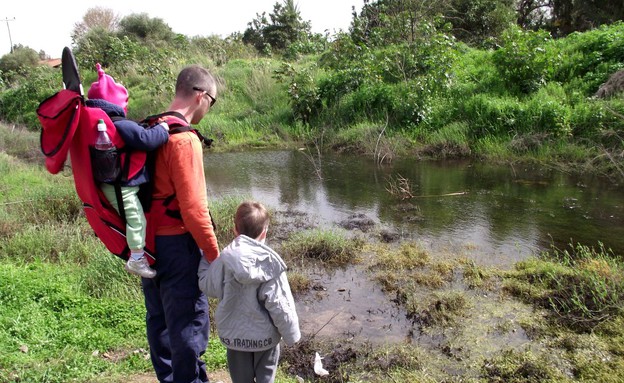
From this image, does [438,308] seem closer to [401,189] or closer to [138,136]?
[138,136]

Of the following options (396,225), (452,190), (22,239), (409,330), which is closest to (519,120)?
(452,190)

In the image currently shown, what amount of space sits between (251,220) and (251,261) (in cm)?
23

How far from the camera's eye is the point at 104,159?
2256 mm

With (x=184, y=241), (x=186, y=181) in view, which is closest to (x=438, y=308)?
(x=184, y=241)

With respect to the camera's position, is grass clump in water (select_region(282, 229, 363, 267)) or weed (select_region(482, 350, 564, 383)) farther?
grass clump in water (select_region(282, 229, 363, 267))

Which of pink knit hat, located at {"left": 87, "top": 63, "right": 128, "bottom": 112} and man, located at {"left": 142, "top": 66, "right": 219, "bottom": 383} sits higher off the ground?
pink knit hat, located at {"left": 87, "top": 63, "right": 128, "bottom": 112}

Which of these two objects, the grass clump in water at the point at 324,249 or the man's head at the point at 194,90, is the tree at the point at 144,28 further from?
the man's head at the point at 194,90

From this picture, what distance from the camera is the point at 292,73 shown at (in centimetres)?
1556

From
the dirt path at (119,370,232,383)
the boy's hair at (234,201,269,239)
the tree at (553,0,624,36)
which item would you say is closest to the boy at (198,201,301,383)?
the boy's hair at (234,201,269,239)

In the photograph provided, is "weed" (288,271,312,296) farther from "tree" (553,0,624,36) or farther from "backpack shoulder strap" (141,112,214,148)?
"tree" (553,0,624,36)

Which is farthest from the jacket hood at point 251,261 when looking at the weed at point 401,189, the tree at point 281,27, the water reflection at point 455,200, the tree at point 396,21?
the tree at point 281,27

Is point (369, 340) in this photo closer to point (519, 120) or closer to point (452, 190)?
point (452, 190)

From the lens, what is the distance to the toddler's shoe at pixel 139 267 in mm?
2410

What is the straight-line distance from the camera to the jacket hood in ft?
7.79
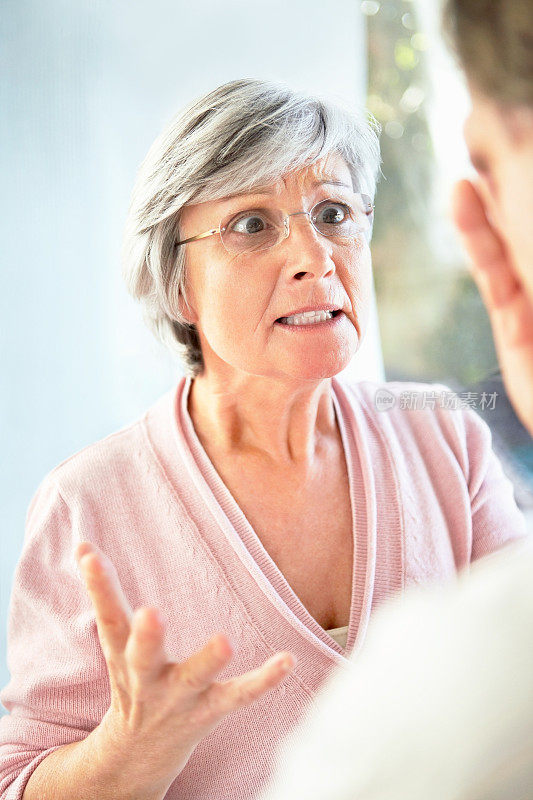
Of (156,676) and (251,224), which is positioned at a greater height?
(251,224)

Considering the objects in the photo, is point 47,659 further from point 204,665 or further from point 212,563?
point 204,665

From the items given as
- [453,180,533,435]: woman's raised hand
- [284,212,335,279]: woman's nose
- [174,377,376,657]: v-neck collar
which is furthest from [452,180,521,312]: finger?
[174,377,376,657]: v-neck collar

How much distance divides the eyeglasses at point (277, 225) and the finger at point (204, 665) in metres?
0.63

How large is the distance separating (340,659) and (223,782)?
0.25 metres

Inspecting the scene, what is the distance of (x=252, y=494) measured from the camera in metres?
1.21

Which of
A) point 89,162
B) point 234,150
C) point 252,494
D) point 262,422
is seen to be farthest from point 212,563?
point 89,162

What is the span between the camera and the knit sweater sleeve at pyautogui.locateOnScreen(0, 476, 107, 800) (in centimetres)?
106

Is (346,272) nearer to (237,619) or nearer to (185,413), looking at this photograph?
(185,413)

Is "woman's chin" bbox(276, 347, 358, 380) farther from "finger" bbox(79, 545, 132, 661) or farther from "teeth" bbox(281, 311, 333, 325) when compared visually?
"finger" bbox(79, 545, 132, 661)

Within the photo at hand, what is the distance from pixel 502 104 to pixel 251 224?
0.66 metres

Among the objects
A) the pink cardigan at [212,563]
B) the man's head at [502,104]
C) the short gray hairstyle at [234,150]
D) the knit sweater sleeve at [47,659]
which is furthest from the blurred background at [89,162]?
the man's head at [502,104]

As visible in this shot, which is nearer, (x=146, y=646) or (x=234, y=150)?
(x=146, y=646)

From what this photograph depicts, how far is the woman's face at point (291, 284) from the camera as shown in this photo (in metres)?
1.09

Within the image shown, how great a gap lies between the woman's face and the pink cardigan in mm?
128
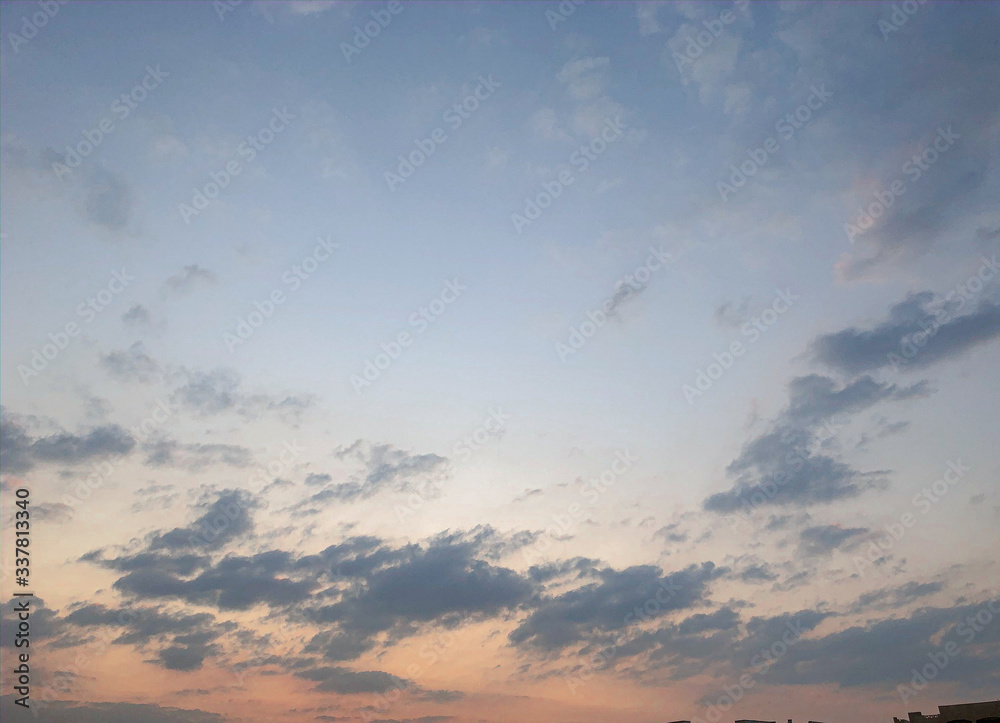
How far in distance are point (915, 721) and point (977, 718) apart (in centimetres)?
587

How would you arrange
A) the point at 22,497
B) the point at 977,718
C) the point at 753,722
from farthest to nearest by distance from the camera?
the point at 753,722 < the point at 977,718 < the point at 22,497

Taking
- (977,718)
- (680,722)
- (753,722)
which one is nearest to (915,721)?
(977,718)

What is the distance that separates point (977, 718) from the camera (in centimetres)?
7475

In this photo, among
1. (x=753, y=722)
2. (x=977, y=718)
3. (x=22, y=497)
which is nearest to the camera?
(x=22, y=497)

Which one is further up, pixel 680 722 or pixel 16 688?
pixel 16 688

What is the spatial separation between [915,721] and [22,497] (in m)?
88.2

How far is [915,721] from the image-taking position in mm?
78438

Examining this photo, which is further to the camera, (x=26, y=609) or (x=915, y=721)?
(x=915, y=721)

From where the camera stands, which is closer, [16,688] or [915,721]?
[16,688]

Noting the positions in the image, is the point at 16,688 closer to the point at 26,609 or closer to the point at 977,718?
the point at 26,609

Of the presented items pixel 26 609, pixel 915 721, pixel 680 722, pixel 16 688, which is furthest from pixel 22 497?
pixel 915 721

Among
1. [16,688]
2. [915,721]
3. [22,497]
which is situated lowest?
[915,721]

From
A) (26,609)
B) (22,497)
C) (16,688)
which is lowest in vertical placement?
(16,688)

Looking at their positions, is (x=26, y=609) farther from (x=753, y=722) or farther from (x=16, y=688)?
(x=753, y=722)
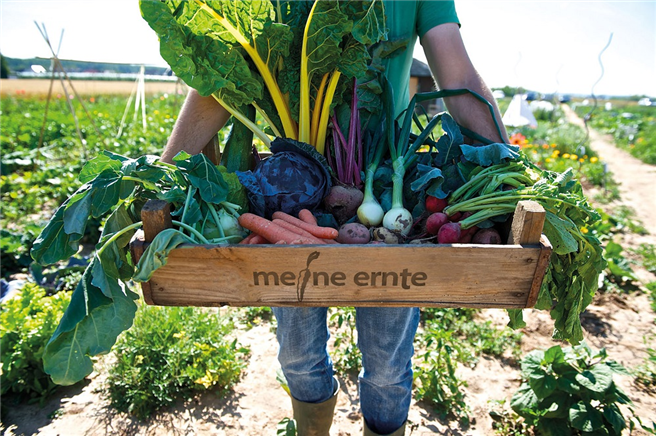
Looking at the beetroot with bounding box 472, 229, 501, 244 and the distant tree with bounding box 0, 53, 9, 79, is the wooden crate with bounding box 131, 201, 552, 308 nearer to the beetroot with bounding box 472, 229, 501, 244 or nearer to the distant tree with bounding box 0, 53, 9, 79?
the beetroot with bounding box 472, 229, 501, 244

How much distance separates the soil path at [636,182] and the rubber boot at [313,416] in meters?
6.01

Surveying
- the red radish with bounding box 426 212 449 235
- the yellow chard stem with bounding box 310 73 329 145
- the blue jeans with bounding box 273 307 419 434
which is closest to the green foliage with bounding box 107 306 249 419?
the blue jeans with bounding box 273 307 419 434

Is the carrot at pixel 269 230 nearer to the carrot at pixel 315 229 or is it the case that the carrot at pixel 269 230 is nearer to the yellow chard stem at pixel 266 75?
the carrot at pixel 315 229

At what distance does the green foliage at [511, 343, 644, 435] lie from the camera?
225 centimetres

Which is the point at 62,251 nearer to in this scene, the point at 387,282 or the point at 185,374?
the point at 387,282

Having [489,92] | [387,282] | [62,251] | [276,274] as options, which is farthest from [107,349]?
[489,92]

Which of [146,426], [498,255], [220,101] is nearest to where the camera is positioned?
[498,255]

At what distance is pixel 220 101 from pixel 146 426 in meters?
1.98

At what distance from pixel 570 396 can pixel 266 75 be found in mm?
2314

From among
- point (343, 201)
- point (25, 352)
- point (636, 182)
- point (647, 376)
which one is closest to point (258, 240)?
point (343, 201)

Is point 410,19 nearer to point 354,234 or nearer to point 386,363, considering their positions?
point 354,234

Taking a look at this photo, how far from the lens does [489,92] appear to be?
1.82 metres

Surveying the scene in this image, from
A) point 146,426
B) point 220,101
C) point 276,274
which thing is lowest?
point 146,426

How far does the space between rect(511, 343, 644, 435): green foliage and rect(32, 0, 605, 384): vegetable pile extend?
956 mm
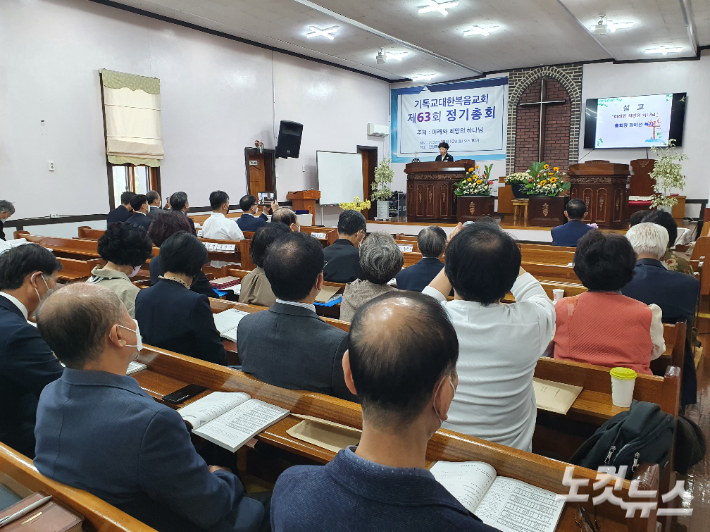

○ ○ ○

# WHAT YOU ARE ASKED TO DO:
Repeat all of the data above word for word, but leave out the pictures.

# EXERCISE OUTPUT:
From this image, does [438,308] seem closer to [401,189] or closer to [138,136]?
[138,136]

Of the following options (396,225), (452,190), (22,239), (409,330), which is closest to (519,120)?
(452,190)

In the image currently shown, what amount of space sits between (251,220) and (251,261) (in cm)?
23

How far from the camera's eye is the point at 104,159?
2256 mm

With (x=184, y=241), (x=186, y=181) in view, which is closest to (x=438, y=308)?
(x=184, y=241)

With respect to the camera's position, is grass clump in water (select_region(282, 229, 363, 267)) or weed (select_region(482, 350, 564, 383)) farther?
grass clump in water (select_region(282, 229, 363, 267))

Which of pink knit hat, located at {"left": 87, "top": 63, "right": 128, "bottom": 112} and man, located at {"left": 142, "top": 66, "right": 219, "bottom": 383} sits higher off the ground?
pink knit hat, located at {"left": 87, "top": 63, "right": 128, "bottom": 112}

Which of these two objects, the grass clump in water at the point at 324,249 or the man's head at the point at 194,90, is the tree at the point at 144,28 further from?
the man's head at the point at 194,90

From this picture, what distance from the camera is the point at 292,73 shown at (in centimetres)?
1556

From
the dirt path at (119,370,232,383)
the boy's hair at (234,201,269,239)
the tree at (553,0,624,36)
which item would you say is closest to the boy at (198,201,301,383)?
the boy's hair at (234,201,269,239)

In the photograph provided, is "weed" (288,271,312,296) farther from "tree" (553,0,624,36) or farther from "backpack shoulder strap" (141,112,214,148)?
"tree" (553,0,624,36)

Which is farthest from the jacket hood at point 251,261 when looking at the weed at point 401,189, the tree at point 281,27, the water reflection at point 455,200, the tree at point 396,21?
the tree at point 281,27

Is point (369, 340) in this photo closer to point (519, 120) or closer to point (452, 190)?
point (452, 190)

From the lens, what is the distance to the toddler's shoe at pixel 139 267 in mm?
2410

What is the straight-line distance from the camera to the jacket hood in ft?
7.79
Of (156,676) and (251,224), which is positioned at a greater height?
(251,224)

Considering the objects in the photo, is point 47,659 further from point 204,665 or further from point 212,563?
point 204,665

From the items given as
- [453,180,533,435]: woman's raised hand
- [284,212,335,279]: woman's nose
- [174,377,376,657]: v-neck collar
which is furthest from [452,180,521,312]: finger?
[174,377,376,657]: v-neck collar

How much distance divides the eyeglasses at point (277, 225) and the finger at point (204, 665) in metres?
0.63

How large is the distance separating (340,659) and (223,782)?
0.25 metres

Inspecting the scene, what is the distance of (x=252, y=494) measured from the camera in metres?
1.21

Which of
A) point 89,162
B) point 234,150
C) point 252,494
D) point 262,422
is seen to be farthest from point 212,563?
point 89,162

What is the span between the camera and the knit sweater sleeve at pyautogui.locateOnScreen(0, 476, 107, 800) (in centimetres)?
106

Is (346,272) nearer to (237,619) or nearer to (185,413), looking at this photograph?
(185,413)

Is "woman's chin" bbox(276, 347, 358, 380) farther from "finger" bbox(79, 545, 132, 661) or farther from "teeth" bbox(281, 311, 333, 325) when compared visually?
"finger" bbox(79, 545, 132, 661)

Within the photo at hand, what is the distance from pixel 502 104 to pixel 251 224?
0.66 metres

Among the objects
A) the pink cardigan at [212,563]
B) the man's head at [502,104]
C) the short gray hairstyle at [234,150]
D) the knit sweater sleeve at [47,659]
which is furthest from the blurred background at [89,162]?
the man's head at [502,104]

As visible in this shot, which is nearer, (x=146, y=646) or (x=234, y=150)?
(x=146, y=646)

From what this photograph depicts, how far is the woman's face at point (291, 284) from the camera as shown in this photo (in metres)?
1.09

Within the image shown, how great a gap lies between the woman's face and the pink cardigan in mm?
128
How far in distance are point (915, 721) and point (977, 718) apart (in centimetres)?
587

How would you arrange
A) the point at 22,497
B) the point at 977,718
C) the point at 753,722
from farthest to nearest by distance from the camera?
the point at 753,722 < the point at 977,718 < the point at 22,497

Taking
- (977,718)
- (680,722)
- (753,722)
which one is nearest to (915,721)?
(977,718)

What is the distance that separates point (977, 718) from the camera (in centimetres)?
7475

In this photo, among
1. (x=753, y=722)
2. (x=977, y=718)
3. (x=22, y=497)
which is nearest to the camera?
(x=22, y=497)

Which one is further up, pixel 680 722 or pixel 16 688?
pixel 16 688

What is the spatial separation between [915,721] and [22,497] (in m)?
88.2

How far is [915,721] from the image-taking position in mm?
78438

Examining this photo, which is further to the camera, (x=26, y=609) or (x=915, y=721)?
(x=915, y=721)

From where the camera stands, which is closer, [16,688] or [915,721]?
[16,688]

Noting the positions in the image, is the point at 16,688 closer to the point at 26,609 or closer to the point at 977,718?
the point at 26,609

Of the presented items pixel 26 609, pixel 915 721, pixel 680 722, pixel 16 688, which is furthest from pixel 22 497?
pixel 915 721

Among
1. [16,688]
2. [915,721]
3. [22,497]
which is situated lowest?
[915,721]

From
A) (26,609)
B) (22,497)
C) (16,688)
which is lowest in vertical placement?
(16,688)

Looking at their positions, is (x=26, y=609) farther from (x=753, y=722) or farther from (x=16, y=688)?
(x=753, y=722)
Looking at the beetroot with bounding box 472, 229, 501, 244 and the distant tree with bounding box 0, 53, 9, 79, is the wooden crate with bounding box 131, 201, 552, 308 nearer to the beetroot with bounding box 472, 229, 501, 244 or nearer to the distant tree with bounding box 0, 53, 9, 79?
the beetroot with bounding box 472, 229, 501, 244

How much distance separates the soil path at [636,182] and the rubber boot at [313,416] in meters?
6.01

Surveying
- the red radish with bounding box 426 212 449 235
- the yellow chard stem with bounding box 310 73 329 145
- the blue jeans with bounding box 273 307 419 434
which is closest to the green foliage with bounding box 107 306 249 419?
the blue jeans with bounding box 273 307 419 434

Is the carrot at pixel 269 230 nearer to the carrot at pixel 315 229 or is it the case that the carrot at pixel 269 230 is nearer to the yellow chard stem at pixel 266 75?
the carrot at pixel 315 229

At what distance does the green foliage at [511, 343, 644, 435] lie from the camera?
225 centimetres

Which is the point at 62,251 nearer to in this scene, the point at 387,282 or the point at 185,374?
the point at 387,282

Having [489,92] | [387,282] | [62,251] | [276,274] as options, which is farthest from [107,349]?
[489,92]

Which of [146,426], [498,255], [220,101] is nearest to where the camera is positioned?
[498,255]

At what distance is pixel 220 101 from pixel 146 426 in meters?
1.98

At what distance from pixel 570 396 can pixel 266 75 be found in mm?
2314

From among
- point (343, 201)
- point (25, 352)
- point (636, 182)
- point (647, 376)
which one is closest to point (258, 240)?
point (343, 201)

Is point 410,19 nearer to point 354,234 or nearer to point 386,363, considering their positions?
point 354,234

Taking a look at this photo, how far from the lens does [489,92] appear to be?
1.82 metres

Surveying the scene in this image, from
A) point 146,426
B) point 220,101
C) point 276,274
which thing is lowest?
point 146,426

How far does the space between rect(511, 343, 644, 435): green foliage and rect(32, 0, 605, 384): vegetable pile extend?
956 mm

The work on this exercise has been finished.